First of all
$$
\frac{24}{7} = \frac{3 \cdot 7 + 3}{7} = 3 + \frac{3}{7},
$$
so let me answer why
$$
\frac{3}{7} = 0.428571\,428571\,428571\,428571\,428571 \cdots
$$
Let
$$
\begin{align}
x &= 0.428571 \\
&+ 0.000000\,428571 \\
&+ 0.000000\,000000\,428571 \\
&+ 0.000000\,000000\,000000\,428571 \\
&+ 0.000000\,000000\,000000\,000000\,428571 \\
&\phantom{\;\;}\vdots \\
&= \frac{428571}{1000000^1} + \frac{428571}{1000000^2}
+ \frac{428571}{1000000^3} + \frac{428571}{1000000^4}
+ \frac{428571}{1000000^5} +\cdots
\end{align}
$$
with each additional term being a million times smaller than the previous. Convince yourself that
$$
1\,000\,000 x = 428\,571 + x
$$
or that
$$
999\,999 x = 428\,571.
$$
So, it turns out that
$$
x = \frac{428\,571}{999\,999} = \frac{3}{7}.
$$
Why did this work? If you consider the list of numbers of the form
$$
\begin{align}
9 &= 10^1 - 1 \\
99 &= 10^2 - 1 \\
999 &= 10^3 - 1 \\
9\,999 &= 10^4 - 1 \\
99\,999 &= 10^5 - 1 \\
999\,999 &= 10^6 - 1 \\
&\vdots
\end{align}
$$
eventually $7$ will divide one of them (without remainder). Does $7$ divide $9$? No. Does $7$ divide $99$? No. $\dots$ Does $7$ divide $999\,999$ Yes!
$$
999\,999 = 7 \cdot 142\,857
$$
so
$$
\frac{3}{7} = \frac{3 \cdot 142\,857}{7 \cdot 142\,857} = \frac{428\,571}{999\,999}
$$
and the repeating block of the decimal expansion is $428571$.

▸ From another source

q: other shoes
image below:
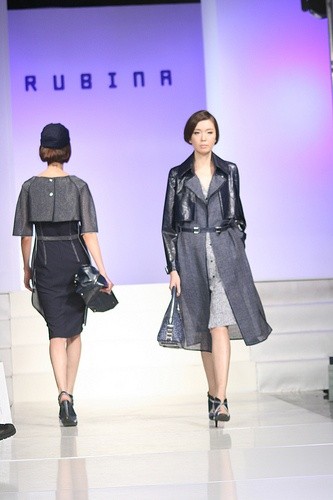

For any fraction $\frac{a}{b}$, find a number of the form $10^N - 1$ ($N$ many $9$s) that is a multiple of $b$, and this is always possible! Say that $b \cdot r = 10^N - 1$ on the nose; then
$$
\frac{a}{b} = \frac{a \cdot r}{10^N - 1},
$$
so the string of $N$ digits that make up $a \cdot r$ forms the repeating block in the decimal expansion.